6 min read
From Noise to Signal
A closed-loop data model for portfolio optimization.
Key Takeaways
Actionable product demand and usage feedback must find its way back to portfolio managers for continuous portfolio optimization to occur.
Morningstar provides a framework and measurement for matching clients’ risk tolerance with portfolio risk.
Morningstar has introduced several tools to support the risk-matching model, including the Morningstar Portfolio Risk Score and the Morningstar Risk Profiler.
A differentiating attribute of software companies is the way they integrate customer feedback into product development. Software is designed and built so that its use creates actionable data, which is fed back into product development as a closed-loop process of continuous improvement. The shorter the learning loop, the faster the actionable data improves the software. Think of Tesla’s use of driver data to develop autopilot, or Amazon’s use of digital analytics to improve eCommerce.
Asset and wealth management are also software-intensive industries. Yet it can sometimes be hard to identify the workings of a closed-loop process that optimizes the financial product (an investment portfolio) based on data collected from the customer (an institutional or retail investor). What actionable data is needed to close the portfolio optimization loop?
Closing the Loop
Unlike in direct-to-consumer businesses, asset and wealth management have long and complex value chains. These value chains connect heterogeneous manufacturers of financial products with a variety of distribution channels (some owned, some independent) and customer endpoints.
From a data perspective, the challenge is manifold. First, the product itself has become more complex. Today’s asset managers increasingly sell portfolio solutions constructed from many different product parts. Since Morningstar launched its model portfolio database in 2019, over 2,500 models have been reported, with most of them designed to serve as the core of an investor’s portfolio by targeting a specific level of risk.
Demand and usage signals from investors must find their way back to portfolio managers across layers of intermediaries, systems, and communications channels. Signals must be extracted from the noise and made actionable: based on feedback, what portfolio optimization is required? Taken as a whole, the system requires data that achieves the right coverage (of investable assets), integration (into a portfolio view of risk), and enrichment (to distill an actionable signal).
A Framework for Matching Risk
How do we model these requirements?
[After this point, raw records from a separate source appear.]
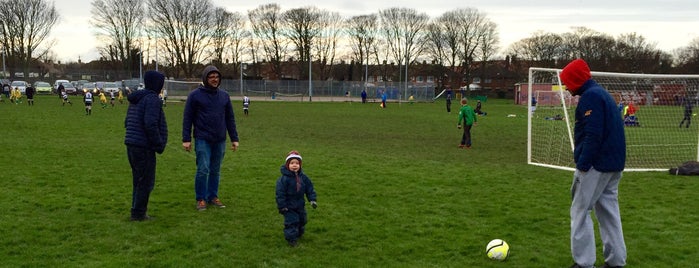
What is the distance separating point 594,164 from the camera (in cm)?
446

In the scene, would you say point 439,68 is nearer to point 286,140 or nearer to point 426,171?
point 286,140

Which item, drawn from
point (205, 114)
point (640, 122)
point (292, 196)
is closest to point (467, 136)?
point (205, 114)

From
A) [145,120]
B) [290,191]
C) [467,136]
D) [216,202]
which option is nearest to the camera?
[290,191]

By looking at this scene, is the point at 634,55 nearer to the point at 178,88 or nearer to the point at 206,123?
the point at 178,88

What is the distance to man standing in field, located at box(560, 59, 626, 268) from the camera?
442cm

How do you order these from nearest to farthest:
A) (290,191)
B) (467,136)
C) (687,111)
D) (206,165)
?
(290,191) < (206,165) < (467,136) < (687,111)

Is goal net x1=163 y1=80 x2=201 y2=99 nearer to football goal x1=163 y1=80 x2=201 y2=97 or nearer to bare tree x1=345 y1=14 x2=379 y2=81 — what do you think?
football goal x1=163 y1=80 x2=201 y2=97

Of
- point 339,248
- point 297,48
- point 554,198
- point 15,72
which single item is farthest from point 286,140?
point 297,48

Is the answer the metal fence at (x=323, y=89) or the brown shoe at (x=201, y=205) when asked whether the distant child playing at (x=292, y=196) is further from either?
the metal fence at (x=323, y=89)

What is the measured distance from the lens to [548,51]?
7712 cm

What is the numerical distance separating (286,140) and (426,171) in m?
6.97

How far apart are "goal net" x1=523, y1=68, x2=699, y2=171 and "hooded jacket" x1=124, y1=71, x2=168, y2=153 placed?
751 cm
Start with the asset manager, whose primary job is to build portfolio solutions which match an investor’s need for exposure to a specific level of risk with an appropriately risky portfolio. To achieve this, we need a method for evaluating the investor’s risk tolerance, a method for evaluating the riskiness of a diverse portfolio of investment products, and a method for bringing them both together.
On one side of the equation, we can evaluate the client using a blend of subjective and objective risk factors (see chart). Subjective factors include the client’s risk tolerance (their psychological appetite for taking financial risks as expressed by, for example, their willingness to accept losses for a chance to make bigger returns) and their loss tolerance (how they feel and act when unfavorable outcomes occur). Objective factors include the client’s experience and knowledge, and the financial needs, liquidity, and time horizon for each investment portfolio.
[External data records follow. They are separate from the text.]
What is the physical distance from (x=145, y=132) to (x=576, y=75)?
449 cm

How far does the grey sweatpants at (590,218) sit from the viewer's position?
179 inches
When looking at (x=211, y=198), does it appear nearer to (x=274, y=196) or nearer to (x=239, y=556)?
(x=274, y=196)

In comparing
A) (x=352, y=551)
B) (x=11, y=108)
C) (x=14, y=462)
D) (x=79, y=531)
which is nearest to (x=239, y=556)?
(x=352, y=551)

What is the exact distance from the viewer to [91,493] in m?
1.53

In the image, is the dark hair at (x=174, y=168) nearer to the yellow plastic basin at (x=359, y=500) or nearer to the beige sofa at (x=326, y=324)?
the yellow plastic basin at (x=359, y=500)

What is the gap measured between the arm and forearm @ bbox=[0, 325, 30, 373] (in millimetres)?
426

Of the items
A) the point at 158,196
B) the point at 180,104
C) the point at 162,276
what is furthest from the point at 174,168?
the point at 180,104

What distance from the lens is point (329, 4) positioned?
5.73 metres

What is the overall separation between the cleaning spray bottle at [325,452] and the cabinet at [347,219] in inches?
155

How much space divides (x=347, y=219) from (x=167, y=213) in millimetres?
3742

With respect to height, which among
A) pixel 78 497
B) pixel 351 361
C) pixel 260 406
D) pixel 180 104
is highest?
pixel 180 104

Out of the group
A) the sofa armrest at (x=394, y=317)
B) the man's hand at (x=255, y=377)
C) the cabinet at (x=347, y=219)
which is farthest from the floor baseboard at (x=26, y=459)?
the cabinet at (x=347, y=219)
On the other side of the equation, we must evaluate product risk. In the middle, we calculate client and portfolio risk using a shared measurement and profiling system and match them together.
Our Tools
To support this risk-matching model, we’ve introduced several tools. For portfolio risk evaluation, we’ve built Morningstar Portfolio Risk Score (MPRS). Unlike portfolio allocation-based measures of risk, our tool uses a 30+ factor risk model to perform a robust assessment of volatility and correlations at the underlying holding level. The tool then benchmarks the portfolio against Morningstar’s Target Allocation Index family and assigns it a risk score of between 1-100, distilling thousands of data points into a singular and simple measure of risk.
For evaluation of the client’s risk tolerance, we’ve introduced Morningstar Risk Profiler. Based on a psychometric questionnaire originally developed in the 1990s by Finametrica, whose parent company we acquired in 2020, the tool scores the client’s risk comfort as a range of portfolio risk, using the same 1-100 scale. Once the financial advisor has adjusted the target level of investment risk for objective factors like client experience and portfolio time horizons, they can compare the client’s risk comfort level with the riskiness of their investment portfolios and make further refinements as needed.
We have more work to do. MPRS does an excellent job with vanilla investments like stocks, bonds, and cash. We must now push deeper into alternative investments like crypto assets, annuities, structured products, and private equity. Increasingly, financial advisors are recommending more complex products. And even if an advisor would never recommend Bitcoin ETFs for a retirement portfolio, many clients will walk through their door holding these assets.
Any closed-loop process will also continue to rely heavily on human intermediation—for example, between financial advisors and their clients, or between financial advisors and their home offices. But the simplicity of a singular risk score has the potential to bring data integrity even to complex human-machine systems like this. Our hope is that it becomes a lingua franca for portfolio optimization that ties client, financial advisor, asset manager and investment portfolio together, to the mutual benefit of all.